Bisher konzentrierten sich Israels Bodentruppen in den vergangenen Wochen auf den nördlichen Teil des Gazastreifens. Fachleute gehen aber von einer möglichen Ausweitung der Einsätze auch im Süden aus. Dort kommt es bereits immer wieder zu Luftangriffen. Eine mögliche Bodenoffensive könnte die ohnehin verheerende humanitäre Situation noch weiter verschärfen. Knapp 1,6 der rund 2,2 Millionen Einwohnerinnen und Einwohner des Küstengebiets sind nach UNO-Angaben infolge der Kämpfe auf der Flucht.

Guterres: „Müssen auf Mittelweg bleiben“

Unterdessen wehrte sich der Generalsekretär der UNO, Antonio Guterres, am Donnerstag gegen die Vorwürfe, die UNO sei im Krieg zwischen Israel und der Hamas voreingenommen.

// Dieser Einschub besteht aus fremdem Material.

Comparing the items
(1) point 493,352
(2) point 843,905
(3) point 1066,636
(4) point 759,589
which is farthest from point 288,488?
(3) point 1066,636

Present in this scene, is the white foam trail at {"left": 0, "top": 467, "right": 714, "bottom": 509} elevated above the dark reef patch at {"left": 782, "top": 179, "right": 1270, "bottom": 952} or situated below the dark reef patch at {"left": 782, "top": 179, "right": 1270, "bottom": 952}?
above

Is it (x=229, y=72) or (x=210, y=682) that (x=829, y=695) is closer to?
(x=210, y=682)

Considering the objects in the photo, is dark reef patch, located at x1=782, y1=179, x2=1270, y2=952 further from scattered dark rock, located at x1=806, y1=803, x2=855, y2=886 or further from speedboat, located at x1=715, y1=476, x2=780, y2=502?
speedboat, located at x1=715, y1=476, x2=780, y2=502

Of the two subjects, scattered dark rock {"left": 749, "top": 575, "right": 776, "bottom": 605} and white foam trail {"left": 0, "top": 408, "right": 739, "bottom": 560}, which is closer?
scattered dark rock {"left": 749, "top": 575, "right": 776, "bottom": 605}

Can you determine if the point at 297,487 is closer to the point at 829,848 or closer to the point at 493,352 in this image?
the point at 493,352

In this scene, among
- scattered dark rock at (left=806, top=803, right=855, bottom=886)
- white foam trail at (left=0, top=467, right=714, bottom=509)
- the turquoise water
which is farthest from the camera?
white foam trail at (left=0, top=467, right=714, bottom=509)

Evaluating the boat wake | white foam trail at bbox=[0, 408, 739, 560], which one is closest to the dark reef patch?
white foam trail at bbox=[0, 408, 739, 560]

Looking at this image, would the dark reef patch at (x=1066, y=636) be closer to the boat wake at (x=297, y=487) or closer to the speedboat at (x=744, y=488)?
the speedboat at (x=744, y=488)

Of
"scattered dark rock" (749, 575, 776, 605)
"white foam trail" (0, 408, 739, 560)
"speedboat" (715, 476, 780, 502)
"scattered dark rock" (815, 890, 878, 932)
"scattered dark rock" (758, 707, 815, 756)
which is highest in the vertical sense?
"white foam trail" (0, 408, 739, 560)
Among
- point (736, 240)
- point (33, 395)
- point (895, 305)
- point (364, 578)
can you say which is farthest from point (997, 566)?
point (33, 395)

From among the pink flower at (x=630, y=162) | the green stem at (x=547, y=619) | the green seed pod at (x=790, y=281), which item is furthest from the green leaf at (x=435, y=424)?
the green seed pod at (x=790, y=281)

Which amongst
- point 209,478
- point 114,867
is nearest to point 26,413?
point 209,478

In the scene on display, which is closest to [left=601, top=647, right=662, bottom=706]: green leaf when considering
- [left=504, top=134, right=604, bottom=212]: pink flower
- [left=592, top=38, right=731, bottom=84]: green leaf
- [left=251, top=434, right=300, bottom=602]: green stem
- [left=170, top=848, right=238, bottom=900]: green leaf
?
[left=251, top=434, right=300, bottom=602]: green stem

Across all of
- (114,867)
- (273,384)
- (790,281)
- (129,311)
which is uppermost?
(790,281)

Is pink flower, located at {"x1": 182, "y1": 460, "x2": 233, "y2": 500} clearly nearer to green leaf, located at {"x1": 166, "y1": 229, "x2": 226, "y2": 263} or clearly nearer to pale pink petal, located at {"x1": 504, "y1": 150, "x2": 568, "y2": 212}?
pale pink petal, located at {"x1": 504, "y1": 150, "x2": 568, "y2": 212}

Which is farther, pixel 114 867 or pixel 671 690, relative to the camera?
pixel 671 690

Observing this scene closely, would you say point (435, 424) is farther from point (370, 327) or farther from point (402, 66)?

Die Vereinten Nationen müssten sich an Prinzipien halten, betonte Guterres im ZIB2-Interview. „Wir müssen auf dem Mittelweg bleiben. Und so werden wir weder die eine noch die andere Seite zufriedenstellen können.“

Der 74-jährige Portugiese steht seit geraumer Zeit in der Kritik Israels. Außenminister Eli Cohen sprach ihm zuletzt die Berechtigung für sein Amt ab. „Guterres verdient es nicht, an der Spitze der Vereinten Nationen zu stehen“, sagte Cohen. „Guterres sollte wie alle freien Nationen klar und laut sagen: ‚Befreit Gaza von der Hamas‘“, forderte Cohen. Der UNO-Generalsekretär stelle sich nicht entschieden genug gegen den Terror der Hamas.

UNO-Generalsekretär zur Kritik Israels

UNO-Generalsekretär Antonio Guterres spricht unter anderem über Israels Kritik, nachdem er Verständnis für die Palästinenser gezeigt hatte.

Am Donnerstag wiederholte der UNO-Generalsekretär in der ZIB2, dass seine Aussage verdreht wurde. „Denn was ich gesagt habe, war, dass das palästinensische Volk leidet. Und niemand kann leugnen, dass das palästinensische Volk nach 56 Jahren der Besatzung leidet, mit dem Bau von Siedlungen und der fehlenden Hoffnung auf einen palästinensischen Staat.“

Hoffnungen auf Geiseldeal

Derweil scheint sich 40 Tage nach dem Terrorangriff der Hamas auf Israel ein Geiseldeal anzubahnen. Im Gespräch ist angeblich eine Freilassung von mindestens 50 Menschen im Gegenzug für eine Feuerpause. In den USA sagte Präsident Joe Biden, er sei „leicht hoffnungsvoll“ mit Blick auf eine Befreiung der Geiseln. Der UNO-Sicherheitsrat drängte Israel in einem unerwartet einigen Votum zu mehrtägigen Feuerpausen.

Im Gespräch seien die Freilassung von mindestens 50 Frauen und Kindern und eine drei bis fünf Tage lange Feuerpause, sagte eine mit den Verhandlungen vertraute Person der dpa am Donnerstag.

Hamas-Terroristen aus dem Gazastreifen hatten in Israel beim Angriff vom 7. Oktober etwa 1.200 Menschen ermordet. Zugleich wurden etwa 240 Menschen als Geiseln verschleppt. Daraufhin begann Israel Luftangriffe und Ende Oktober eine Bodenoffensive im Gazastreifen. Dabei wurden nach palästinensischen Angaben mehr als zehntausend Menschen getötet.